Dovrà fiorire, questo seme, in un campo di erbacce e di piante velenose, perché la Colombia – terra di bellezze straordinarie e di generosa umanità – è ancora in guerra, in quell’incendio eterno che divampò nel lontano aprile del 1948 sotto gli occhi di un giovanissimo e terrorizzato Gabriel Garcia Marquez: «Ci siamo avviati per la Carrera Octava verso il Campidoglio, quando una scarica di mitraglia ha investito i primi che si affacciavano in Piazza Bolivar: in mezzo alla via ci siamo trovati davanti a un mucchio di morti e feriti. Da terra un moribondo pieno di sangue mi afferra l’orlo di pantaloni e mi grida: ragazzo, non lasciarmi morire!».
È ancora quella Colombia di allora, quella che nelle scorse settimane ha visto nel nord del Paese, intorno alla città di Monterìa, il “paro armato”, lo sciopero armato proclamato dai paramilitari urabenos del Clan del Golfo, che ha paralizzato per cinque giorni ogni attività civile, mentre le milizie seminavano il terrore tra la popolazione. È ancora la Colombia di allora quella che ha costretto durante tutta la campagna elettorale il candidato della coalizione di sinistra a girare il Paese con giubbotto antiproiettile e a bordo di auto blindate.
Riuscirà Gustavo Petro a far fiorire alto e vigoroso il suo seme appena piantato? In Italia, un attento osservatore come Alfredo Luìs Somoza si iscrive tra gli ottimisti: «Il Pacto Historico fa parte di quella nuova sinistra fortemente ambientalista e femminista che ha già vinto in Cile con Gabriel Boric. Con solide radici nella difesa delle lotte dei popoli indigeni e afro-americani contro la corruzione e il narcotraffico.

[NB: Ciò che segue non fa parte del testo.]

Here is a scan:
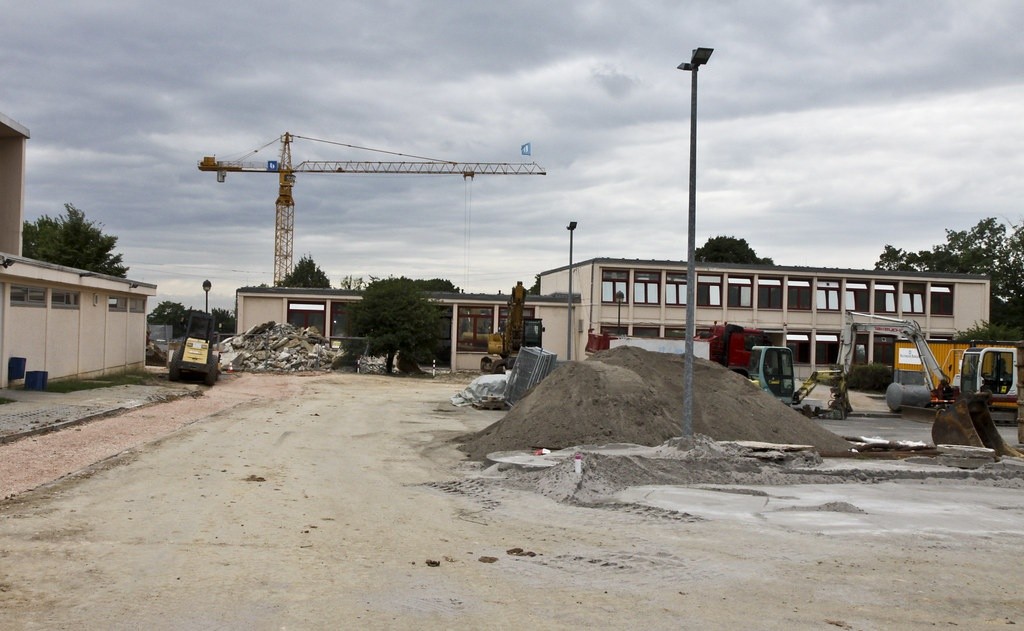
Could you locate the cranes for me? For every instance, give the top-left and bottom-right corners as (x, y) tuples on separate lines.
(196, 131), (546, 289)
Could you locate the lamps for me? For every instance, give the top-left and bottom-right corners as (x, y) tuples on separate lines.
(129, 281), (139, 289)
(2, 258), (16, 269)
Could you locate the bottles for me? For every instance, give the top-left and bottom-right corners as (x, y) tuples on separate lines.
(575, 453), (581, 473)
(227, 361), (234, 373)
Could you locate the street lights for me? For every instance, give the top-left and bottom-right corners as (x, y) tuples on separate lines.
(565, 220), (578, 360)
(677, 46), (715, 452)
(201, 279), (212, 315)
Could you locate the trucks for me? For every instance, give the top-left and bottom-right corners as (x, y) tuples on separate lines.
(584, 321), (775, 381)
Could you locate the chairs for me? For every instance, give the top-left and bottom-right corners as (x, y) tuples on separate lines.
(995, 358), (1009, 379)
(772, 367), (781, 374)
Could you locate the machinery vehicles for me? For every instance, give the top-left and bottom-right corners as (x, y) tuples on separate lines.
(168, 311), (221, 387)
(899, 346), (1017, 424)
(750, 345), (853, 420)
(479, 280), (546, 375)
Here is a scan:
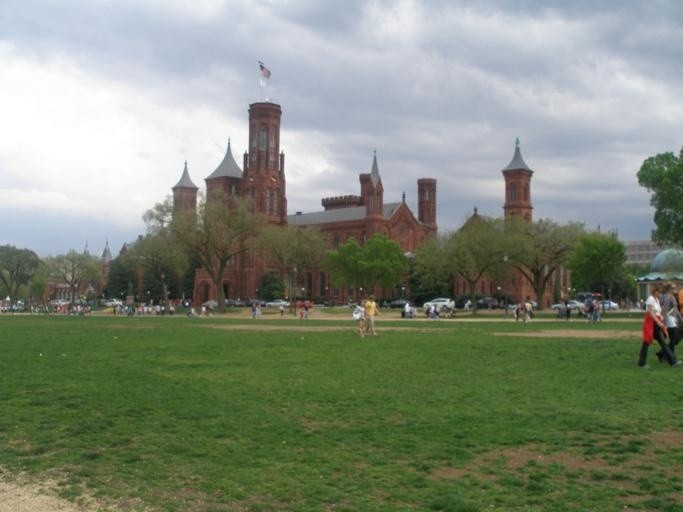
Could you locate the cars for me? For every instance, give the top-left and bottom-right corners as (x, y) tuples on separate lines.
(202, 299), (313, 309)
(383, 298), (412, 307)
(550, 300), (584, 311)
(598, 300), (619, 310)
(507, 301), (536, 309)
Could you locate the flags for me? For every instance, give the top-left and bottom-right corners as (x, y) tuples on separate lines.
(259, 61), (271, 79)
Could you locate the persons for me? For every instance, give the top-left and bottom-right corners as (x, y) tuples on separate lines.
(654, 278), (683, 363)
(255, 303), (262, 318)
(1, 296), (211, 320)
(512, 295), (604, 326)
(279, 304), (286, 319)
(402, 302), (456, 320)
(303, 307), (309, 319)
(363, 294), (381, 336)
(637, 282), (683, 370)
(252, 302), (257, 318)
(353, 299), (367, 338)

Una sinistra che ha saputo conquistare lentamente la fiducia dei colombiani governando bene le città…». Dalla piazza di Bogotà in festa, fa eco Luis Eduardo Celis, che lavora per Peace and Reconciliation Foundation: «Un tempo nuovo per il nostro Paese, che ha molti debiti da saldare con la sua gente: una riforma agraria, una economia al servizio del popolo, una tassazione più equa, la lotta alla povertà, la fine della violenza…».
Vedremo. Sabato scorso, nel suo editoriale della vigilia dal titolo “Colombia rota”, lo scrittore Gustavo Gòmez Còrdoba invocava le virtù del kintsugi, una antichissima tecnica giapponese che consiste nell’unire i pezzi infranti della ceramica, usando una vernice d’oro per accostare e incollare i frammenti. «Quando si conoscerà il nome del nuovo presidente – scrive Gòmez Còrdoba – il Paese volerà in pezzi e qualcuno dovrà unire i cocci con umiltà e perizia. Vedremo dunque se arriverà a Palazzo Narino, sede della presidenza, un maestro del kintsugi. Ci consola il fatto che anche nell’antica tecnica l’oggetto non deve sembrare intatto, perché il fascino sta proprio in questo: non dissimulare i traumi e le linee di rottura, ma esibire le ferite del passato, dalle quali nasce una vita nuova. Così gli oggetti – e i Paesi – diventano unici e guadagnano in bellezza e profondità». Auguri Gustavo, auguri Colombia.